NHS IT and CSUs are where all the thick kids in your average Northernshire comprehensive school with an IT qualification and a polytechnic degree landed up for no one else would employ them. So GPs and their staff get what Dave’s BG is prepared to pay for just think e-referrrals and the NHS care on the cheap.

We have to say on this subject Praise be to the Party for inventing the fax machine for when it comes to e-referrals the fax will always get through and for someone inventing Kleenex to support Jeremy’s fantasies of a paperless NHS, for the NHS is, and still will involve, paper for many years to come just think how many hospital IT systems are paperless?

Think EPS (Electronic Prescription Service 2) how many times have GPs never heard this one: "You sent my prescription EPS and the chemist hasn’t got it. I want my prescription now". Cue the printer or the fax and a piece of paper that does the job.

A simple example is the fact that Dave’s BG now controls most GPs’ and their staffs’ computers to the point whereas before BG GPs and their staff had administrator passwords now they do not. Only Big Uncle Dave’s and Uncle Jeremy’s Soviet CSU staff have these but to get these you have to be very nice to your political Uncles and no doubt sit on their knees to get what you want.

So take the situation at 07.30 when someone comes into work and tries to log on and is prompted for an administrator password. You can’t ask the practice manager or a GP for the passwords for they no longer have these, they are not worthy of these, oh no comrade, you have to wait for the CSU password commissar, general practice sub commissar who being there to “support” general practice in their local CSU does not start work until 10.00 and finishes at 16.00 to allow family friendly working for “busy working people”.

So Dave’s and Jeremy’s BG paralyses idle working GPs and their staff for hours in order to maintain your confidential record's security from people who might actually need them and they do this day in and day out.

And then there is the browser issue. BMC can only allow GPs to run Internet Explorer 8 at best (we believe it is now at version 11 outside of NHS IT in the free world). Try viewing a copy of any GP magazine on this and see what you get. There are work arounds but guess what?

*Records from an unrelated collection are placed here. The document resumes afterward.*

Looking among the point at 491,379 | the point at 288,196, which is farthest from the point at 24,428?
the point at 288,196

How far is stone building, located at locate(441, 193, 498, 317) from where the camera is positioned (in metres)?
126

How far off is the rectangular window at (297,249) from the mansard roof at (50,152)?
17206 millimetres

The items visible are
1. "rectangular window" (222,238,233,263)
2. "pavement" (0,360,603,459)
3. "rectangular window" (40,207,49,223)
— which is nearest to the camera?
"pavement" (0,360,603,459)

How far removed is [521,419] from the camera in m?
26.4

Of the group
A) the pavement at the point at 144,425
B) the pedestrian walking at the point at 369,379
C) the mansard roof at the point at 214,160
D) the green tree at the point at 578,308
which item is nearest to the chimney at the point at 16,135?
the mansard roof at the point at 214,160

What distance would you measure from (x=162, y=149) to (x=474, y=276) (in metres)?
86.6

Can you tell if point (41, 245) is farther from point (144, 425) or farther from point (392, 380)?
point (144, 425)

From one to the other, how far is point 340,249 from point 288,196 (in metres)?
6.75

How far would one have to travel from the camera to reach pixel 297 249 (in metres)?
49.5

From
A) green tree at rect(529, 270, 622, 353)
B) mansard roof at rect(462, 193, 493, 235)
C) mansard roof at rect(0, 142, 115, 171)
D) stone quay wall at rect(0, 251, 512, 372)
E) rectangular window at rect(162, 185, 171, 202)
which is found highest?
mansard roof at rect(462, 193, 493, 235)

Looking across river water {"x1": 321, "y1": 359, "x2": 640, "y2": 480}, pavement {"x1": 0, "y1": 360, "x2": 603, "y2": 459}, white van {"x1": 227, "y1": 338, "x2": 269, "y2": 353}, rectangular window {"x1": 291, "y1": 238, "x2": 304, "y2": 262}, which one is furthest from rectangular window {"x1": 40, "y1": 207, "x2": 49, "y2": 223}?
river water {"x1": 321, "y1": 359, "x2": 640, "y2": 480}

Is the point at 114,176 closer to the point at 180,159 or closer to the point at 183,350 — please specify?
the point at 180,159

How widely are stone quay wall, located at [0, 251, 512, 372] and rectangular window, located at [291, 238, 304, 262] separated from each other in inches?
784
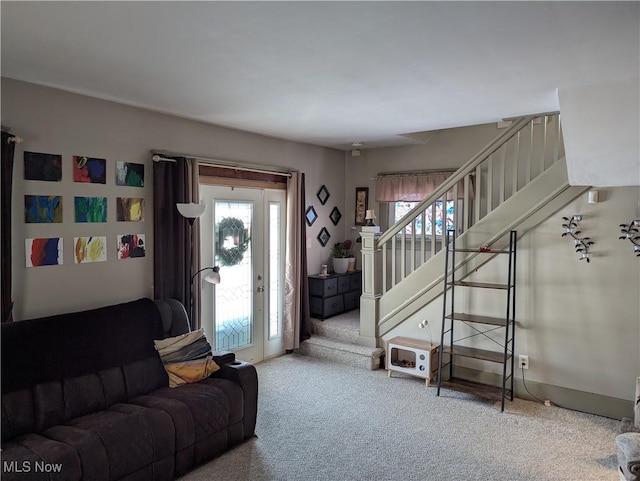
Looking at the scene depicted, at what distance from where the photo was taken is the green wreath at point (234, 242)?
4762 mm

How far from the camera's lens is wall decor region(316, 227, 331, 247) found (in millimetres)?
6223

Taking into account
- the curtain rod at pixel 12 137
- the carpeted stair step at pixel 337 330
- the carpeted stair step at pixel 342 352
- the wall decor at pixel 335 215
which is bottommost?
the carpeted stair step at pixel 342 352

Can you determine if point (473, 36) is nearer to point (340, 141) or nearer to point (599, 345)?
point (599, 345)

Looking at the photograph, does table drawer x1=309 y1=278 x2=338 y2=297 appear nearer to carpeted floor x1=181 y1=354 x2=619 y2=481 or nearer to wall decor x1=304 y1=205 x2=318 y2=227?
wall decor x1=304 y1=205 x2=318 y2=227

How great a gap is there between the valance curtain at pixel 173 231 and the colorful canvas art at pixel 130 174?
12 centimetres

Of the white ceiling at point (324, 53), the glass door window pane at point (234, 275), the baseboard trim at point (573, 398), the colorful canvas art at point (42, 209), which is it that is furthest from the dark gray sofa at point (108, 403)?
the baseboard trim at point (573, 398)

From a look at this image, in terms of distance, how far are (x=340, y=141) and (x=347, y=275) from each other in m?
1.78

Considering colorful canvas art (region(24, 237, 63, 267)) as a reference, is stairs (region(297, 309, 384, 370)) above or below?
below

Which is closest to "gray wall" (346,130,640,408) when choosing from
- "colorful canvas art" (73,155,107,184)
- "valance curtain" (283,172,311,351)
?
"valance curtain" (283,172,311,351)

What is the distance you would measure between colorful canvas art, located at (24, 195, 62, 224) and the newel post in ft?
9.95

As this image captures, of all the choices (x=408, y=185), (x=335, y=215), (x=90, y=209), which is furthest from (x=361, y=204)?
(x=90, y=209)

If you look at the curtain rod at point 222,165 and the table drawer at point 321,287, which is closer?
the curtain rod at point 222,165

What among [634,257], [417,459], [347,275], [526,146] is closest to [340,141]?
[347,275]

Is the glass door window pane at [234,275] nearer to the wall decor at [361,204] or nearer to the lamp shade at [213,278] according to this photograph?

You will need an administrator password to be able to apply any of these but GPs and their administrative staff don’t have as many polytechnic degrees as the idiots in NHS IT and this may take days or weeks to fix until someone is deemed worthy enough to have admin passwords something that once all GP Practices had themselves. And what about all the security issues that out of date browsers pose? No problems comrades for NHS IT is like the Enigma code completely secure because it is unbreakable for it is as up to date as those who write British Medical software confident that Windows 3.11 is the latest and the best operating system in the world of BMC.

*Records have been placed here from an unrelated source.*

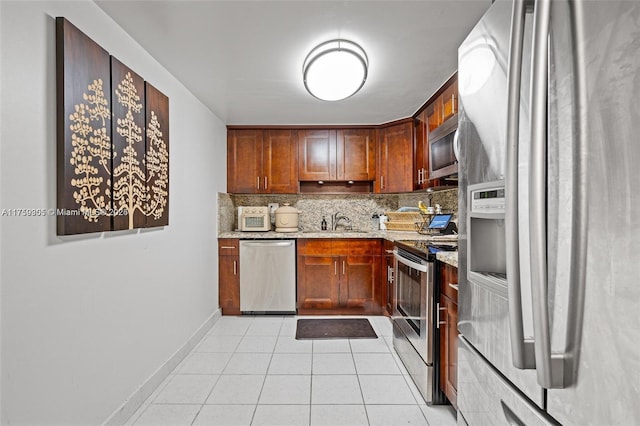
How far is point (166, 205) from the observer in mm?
2383

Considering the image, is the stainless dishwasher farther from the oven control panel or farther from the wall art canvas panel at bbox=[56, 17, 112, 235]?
the oven control panel

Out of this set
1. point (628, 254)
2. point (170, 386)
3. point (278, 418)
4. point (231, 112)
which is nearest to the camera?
point (628, 254)

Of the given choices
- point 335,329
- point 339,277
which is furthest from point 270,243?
point 335,329

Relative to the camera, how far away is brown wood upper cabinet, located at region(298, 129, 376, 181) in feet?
13.2

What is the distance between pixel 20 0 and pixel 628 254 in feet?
6.49

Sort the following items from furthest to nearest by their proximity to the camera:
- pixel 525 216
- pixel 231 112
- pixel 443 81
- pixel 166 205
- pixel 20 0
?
pixel 231 112 → pixel 443 81 → pixel 166 205 → pixel 20 0 → pixel 525 216

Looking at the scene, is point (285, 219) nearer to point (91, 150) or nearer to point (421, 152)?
point (421, 152)

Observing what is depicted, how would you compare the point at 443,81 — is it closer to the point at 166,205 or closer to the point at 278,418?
the point at 166,205

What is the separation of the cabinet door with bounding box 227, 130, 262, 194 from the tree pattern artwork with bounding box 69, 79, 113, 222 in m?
2.33

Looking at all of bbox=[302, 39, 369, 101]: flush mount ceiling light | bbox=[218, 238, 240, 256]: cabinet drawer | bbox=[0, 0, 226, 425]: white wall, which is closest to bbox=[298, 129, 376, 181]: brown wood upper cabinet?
bbox=[218, 238, 240, 256]: cabinet drawer

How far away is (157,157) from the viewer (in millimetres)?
2256

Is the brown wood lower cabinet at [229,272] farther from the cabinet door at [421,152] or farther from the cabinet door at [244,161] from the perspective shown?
the cabinet door at [421,152]

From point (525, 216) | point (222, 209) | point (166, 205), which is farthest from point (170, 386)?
point (525, 216)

Of course comrades the CSU staff could just dial in to sort this out but guess what? The idiots in IT don’t have the administrator passwords only their senior IT managers have but they are always on holiday or “in a meeting” or doing something very important like Jeremy and Kleenex.

Anyone old enough to remember 1970’s Soviet hotels where as a foreigner in order to get into certain hotels you had to show your passport? To get access to a floor or a restaurant with real food you had to show your passport again. This was in a then “free” country and this is how easy it is to get an admin password to fix a problem in today’s NHS. And this also shows how poor any NHS IT software is for it is incapable of keeping up with changes in browser or operating system technology.

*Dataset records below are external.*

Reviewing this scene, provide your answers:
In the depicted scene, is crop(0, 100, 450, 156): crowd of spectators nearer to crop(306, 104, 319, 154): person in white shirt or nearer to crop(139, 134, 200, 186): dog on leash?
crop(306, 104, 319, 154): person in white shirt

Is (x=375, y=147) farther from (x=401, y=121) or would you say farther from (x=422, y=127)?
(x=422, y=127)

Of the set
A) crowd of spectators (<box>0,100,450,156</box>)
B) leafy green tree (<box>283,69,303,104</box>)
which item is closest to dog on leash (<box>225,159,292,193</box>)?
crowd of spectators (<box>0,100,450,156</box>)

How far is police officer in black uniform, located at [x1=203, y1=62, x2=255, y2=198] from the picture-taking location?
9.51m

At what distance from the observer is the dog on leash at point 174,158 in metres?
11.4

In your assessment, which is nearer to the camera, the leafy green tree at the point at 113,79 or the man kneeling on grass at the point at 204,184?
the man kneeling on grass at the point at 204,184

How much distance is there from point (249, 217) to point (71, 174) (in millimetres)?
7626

While a GP or their staff at home can freely apply updates to operating systems and browsers which improve functionality and security at work they are slaves to BMC and all of their advanced 1970 Longbridge techicians who are still stuck in a time warp that predates the Sinclair ZX, the Commodore 64 and Atari as does NHS IT as a whole. 

Praise be to the Party for giving via socialized medicine an IT system that means that a 5 year old computer at home is 20 years ahead of the brand new computers that your GPs and their staff are forced to use at work and worst of all you are paying quids over what it actually costs for crap by virtue of preferred bidders and CSUs.